“Va nella direzione giusta la decisione di ridurre a due case affittate quelle oltre le quali l’attività si presume svolta in maniera imprenditoriale”. Questo il commento a caldo della Federalberghi, in relazione all’ipotesi di modifica della norma contenuta in manovra in tema di locazioni brevi.
“Stesso mercato, stesse regole – prosegue la nota della Federalberghi – Questo è il mantra che non ci stancheremo mai di ripetere: nel mercato c’è posto per tutti coloro che vogliono competere lealmente. Convince meno il passo indietro sull’aliquota applicabile sulla prima casa. A nostro avviso, sarebbe giusto che chi affitta case facendo pagare centinaia di euro per notte paghi almeno il 23%, l’aliquota applicata a chi prende una pensione minima da 616 euro al mese. Per non parlare del fatto – conclude la Federazione degli Albergatori – che la cedolare secca è un regime opzionale: se un contribuente ritiene che il 26% sia una misura eccessiva, ha facoltà di esercitare l’opzione inversa e pagare le tasse come i comuni mortali”.
La disposizione, modifica l’articolo 7 prevedendo, di fatto, l’eliminazione dell’articolo 7, che, nella formulazione originaria, introduceva modifiche alla disciplina delle locazioni brevi di cui all’articolo 4, comma 2, secondo periodo, del decreto-legge 24 aprile 2017, n. 50. Viene, pertanto, ristabilita la possibilità di optare per la cedolare secca con aliquota del 21% anche per i soggetti che abbiano concluso i contratti di locazione tramite soggetti che esercitano attività di intermediazione immobiliare, ovvero soggetti che gestiscono portali telematici.

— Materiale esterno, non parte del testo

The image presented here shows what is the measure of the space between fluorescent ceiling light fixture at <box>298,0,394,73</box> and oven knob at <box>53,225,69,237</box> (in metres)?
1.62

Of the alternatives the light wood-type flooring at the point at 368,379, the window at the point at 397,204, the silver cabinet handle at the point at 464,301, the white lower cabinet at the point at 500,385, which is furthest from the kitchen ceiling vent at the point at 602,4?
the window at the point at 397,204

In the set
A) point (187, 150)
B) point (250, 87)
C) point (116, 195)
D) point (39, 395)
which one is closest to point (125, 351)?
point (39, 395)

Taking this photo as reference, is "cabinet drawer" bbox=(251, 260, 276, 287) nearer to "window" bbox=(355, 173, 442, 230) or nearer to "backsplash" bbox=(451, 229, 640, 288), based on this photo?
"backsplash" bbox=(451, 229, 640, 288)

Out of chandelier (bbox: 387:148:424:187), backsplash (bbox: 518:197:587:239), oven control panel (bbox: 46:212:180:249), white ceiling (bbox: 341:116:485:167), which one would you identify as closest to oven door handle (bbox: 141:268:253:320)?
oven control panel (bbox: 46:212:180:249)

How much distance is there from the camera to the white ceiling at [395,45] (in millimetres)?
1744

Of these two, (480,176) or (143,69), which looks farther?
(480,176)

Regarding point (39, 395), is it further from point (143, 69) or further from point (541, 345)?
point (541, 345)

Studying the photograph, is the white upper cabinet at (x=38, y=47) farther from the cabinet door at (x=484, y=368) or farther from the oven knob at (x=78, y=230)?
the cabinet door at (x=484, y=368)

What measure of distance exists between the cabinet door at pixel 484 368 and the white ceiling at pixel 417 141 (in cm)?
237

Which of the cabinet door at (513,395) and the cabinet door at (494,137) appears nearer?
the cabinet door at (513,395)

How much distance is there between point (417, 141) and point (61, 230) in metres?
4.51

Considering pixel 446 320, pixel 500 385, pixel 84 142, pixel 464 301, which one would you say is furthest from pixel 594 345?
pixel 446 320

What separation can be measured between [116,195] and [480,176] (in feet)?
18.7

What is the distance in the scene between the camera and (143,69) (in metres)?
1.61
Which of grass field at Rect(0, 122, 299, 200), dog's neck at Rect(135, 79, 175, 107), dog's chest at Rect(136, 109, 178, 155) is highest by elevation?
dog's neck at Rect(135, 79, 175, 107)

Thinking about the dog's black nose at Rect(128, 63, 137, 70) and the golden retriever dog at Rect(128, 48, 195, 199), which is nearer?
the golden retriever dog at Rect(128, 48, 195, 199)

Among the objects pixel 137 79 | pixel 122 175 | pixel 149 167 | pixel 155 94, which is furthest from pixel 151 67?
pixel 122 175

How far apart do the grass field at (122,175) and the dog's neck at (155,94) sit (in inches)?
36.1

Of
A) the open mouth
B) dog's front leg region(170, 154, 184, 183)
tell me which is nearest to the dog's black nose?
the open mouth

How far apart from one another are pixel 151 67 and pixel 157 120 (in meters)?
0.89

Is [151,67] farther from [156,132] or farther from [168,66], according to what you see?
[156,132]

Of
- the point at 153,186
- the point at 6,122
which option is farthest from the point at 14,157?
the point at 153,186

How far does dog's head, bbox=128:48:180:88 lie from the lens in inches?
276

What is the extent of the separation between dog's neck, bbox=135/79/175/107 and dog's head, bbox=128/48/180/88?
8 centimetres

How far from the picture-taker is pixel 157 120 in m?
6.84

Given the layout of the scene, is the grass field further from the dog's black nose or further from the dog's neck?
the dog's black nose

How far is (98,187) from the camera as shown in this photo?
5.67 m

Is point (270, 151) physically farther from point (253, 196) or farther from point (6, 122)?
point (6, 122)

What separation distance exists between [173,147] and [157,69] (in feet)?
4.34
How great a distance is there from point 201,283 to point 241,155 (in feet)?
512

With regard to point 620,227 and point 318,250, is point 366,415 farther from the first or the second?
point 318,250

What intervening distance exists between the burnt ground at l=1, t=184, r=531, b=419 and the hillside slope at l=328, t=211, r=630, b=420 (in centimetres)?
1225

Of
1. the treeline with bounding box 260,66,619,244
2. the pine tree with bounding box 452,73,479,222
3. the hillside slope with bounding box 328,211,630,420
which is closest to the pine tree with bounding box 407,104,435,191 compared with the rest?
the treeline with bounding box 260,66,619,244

Tale disposizione, inoltre, limita la possibilità di applicare la cedolare secca solo in caso di locazione breve di non più di 2 appartamenti, anziché 4 come previsto a legislazione vigente. Per un numero di appartamenti superiore a 2, infatti, l’attività di locazione, da chiunque esercitata, si presume svolta in forma imprenditoriale ai sensi dell’articolo 2082 del Codice civile.